Each step in the pipeline has a default set of requirements for the number of CPUs, memory and time. For most steps within the pipeline, if the job exits with an error code of 143 (exceeded requested resources), it will automatically resubmit with higher requirements (2 x original, then 3 x original). If these requests continue to fail, then the pipeline will stop.

Custom resource requests

Wherever process-specific requirements are set in the pipeline, the default value can be changed by creating a custom config file. See the files hosted at nf-core/configs for examples.

If you are likely to be running nf-core pipelines regularly, it may be a good idea to request that your custom config file is uploaded to the nf-core/configs git repository. Before you do this please can you test that the config file works with your pipeline of choice using the -c parameter (see definition above). You can then create a pull request to the nf-core/configs repository with the addition of your config file, associated documentation file (see examples in nf-core/configs/docs), and amending nfcore_custom.config to include your custom profile.

If you have any questions or issues please send us a message on Slack.

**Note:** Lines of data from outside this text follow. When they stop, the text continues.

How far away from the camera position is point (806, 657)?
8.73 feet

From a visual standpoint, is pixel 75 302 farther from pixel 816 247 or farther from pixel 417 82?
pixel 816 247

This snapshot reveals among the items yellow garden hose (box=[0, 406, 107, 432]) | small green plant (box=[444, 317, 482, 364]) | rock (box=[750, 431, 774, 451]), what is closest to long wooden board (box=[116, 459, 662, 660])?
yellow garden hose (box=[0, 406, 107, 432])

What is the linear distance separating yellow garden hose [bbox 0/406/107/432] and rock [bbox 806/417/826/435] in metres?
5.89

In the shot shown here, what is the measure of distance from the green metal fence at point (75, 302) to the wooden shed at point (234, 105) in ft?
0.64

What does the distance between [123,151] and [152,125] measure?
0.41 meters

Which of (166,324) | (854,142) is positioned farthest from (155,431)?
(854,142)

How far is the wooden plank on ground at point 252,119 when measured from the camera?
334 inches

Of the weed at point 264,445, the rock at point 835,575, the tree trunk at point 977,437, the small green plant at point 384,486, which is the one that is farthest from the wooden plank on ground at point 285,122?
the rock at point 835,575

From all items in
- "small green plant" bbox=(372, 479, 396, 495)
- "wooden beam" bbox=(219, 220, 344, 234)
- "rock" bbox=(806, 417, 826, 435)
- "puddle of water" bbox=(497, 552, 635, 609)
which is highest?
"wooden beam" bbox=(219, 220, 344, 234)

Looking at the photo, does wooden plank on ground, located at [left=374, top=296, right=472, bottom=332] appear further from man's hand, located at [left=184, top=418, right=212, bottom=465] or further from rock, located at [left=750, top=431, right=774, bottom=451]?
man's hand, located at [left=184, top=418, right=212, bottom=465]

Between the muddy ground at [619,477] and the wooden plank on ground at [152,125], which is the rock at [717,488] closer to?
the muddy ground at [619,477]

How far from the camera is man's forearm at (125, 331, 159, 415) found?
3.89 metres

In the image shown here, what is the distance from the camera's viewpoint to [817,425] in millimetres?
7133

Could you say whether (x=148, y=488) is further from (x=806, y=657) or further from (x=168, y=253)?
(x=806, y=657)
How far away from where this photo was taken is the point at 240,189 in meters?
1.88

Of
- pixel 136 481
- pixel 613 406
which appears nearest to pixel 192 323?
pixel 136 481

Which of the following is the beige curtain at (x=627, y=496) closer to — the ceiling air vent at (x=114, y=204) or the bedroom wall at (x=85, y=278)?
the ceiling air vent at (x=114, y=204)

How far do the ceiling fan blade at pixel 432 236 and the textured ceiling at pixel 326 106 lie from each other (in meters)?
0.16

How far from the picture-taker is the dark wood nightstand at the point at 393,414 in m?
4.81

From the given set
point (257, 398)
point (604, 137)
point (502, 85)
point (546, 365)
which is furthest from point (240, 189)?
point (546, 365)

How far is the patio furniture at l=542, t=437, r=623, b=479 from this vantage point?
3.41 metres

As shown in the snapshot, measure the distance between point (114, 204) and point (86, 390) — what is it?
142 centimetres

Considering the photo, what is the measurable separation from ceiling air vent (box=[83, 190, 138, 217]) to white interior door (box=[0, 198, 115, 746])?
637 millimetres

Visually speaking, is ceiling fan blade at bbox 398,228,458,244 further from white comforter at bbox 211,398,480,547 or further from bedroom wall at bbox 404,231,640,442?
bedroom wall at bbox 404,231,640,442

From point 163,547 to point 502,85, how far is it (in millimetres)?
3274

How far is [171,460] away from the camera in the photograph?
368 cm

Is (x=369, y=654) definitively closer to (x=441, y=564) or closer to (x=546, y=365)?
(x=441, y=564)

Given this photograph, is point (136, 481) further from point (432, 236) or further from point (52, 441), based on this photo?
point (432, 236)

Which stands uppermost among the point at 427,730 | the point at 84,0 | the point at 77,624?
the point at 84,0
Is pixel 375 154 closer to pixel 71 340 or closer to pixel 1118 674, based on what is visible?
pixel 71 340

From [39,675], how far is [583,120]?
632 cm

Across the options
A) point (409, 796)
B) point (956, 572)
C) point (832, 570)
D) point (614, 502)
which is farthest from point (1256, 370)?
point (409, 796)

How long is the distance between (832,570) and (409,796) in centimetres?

AWS Batch specific parameters

Running the pipeline on AWS Batch requires a couple of specific parameters to be set according to your AWS Batch configuration. Please use -profile awsbatch and then specify all of the following parameters.

--awsqueue The JobQueue that you intend to use on AWS Batch.

--awsregion The AWS region in which to run your job. Default is set to eu-west-1 but can be adjusted to your needs.

--awscli The AWS CLI path in your custom AMI. Default: /home/ec2-user/miniconda/bin/aws.

Please make sure to also set the -w/--work-dir and --outdir parameters to a S3 storage bucket of your choice - you’ll get an error message notifying you if you didn’t.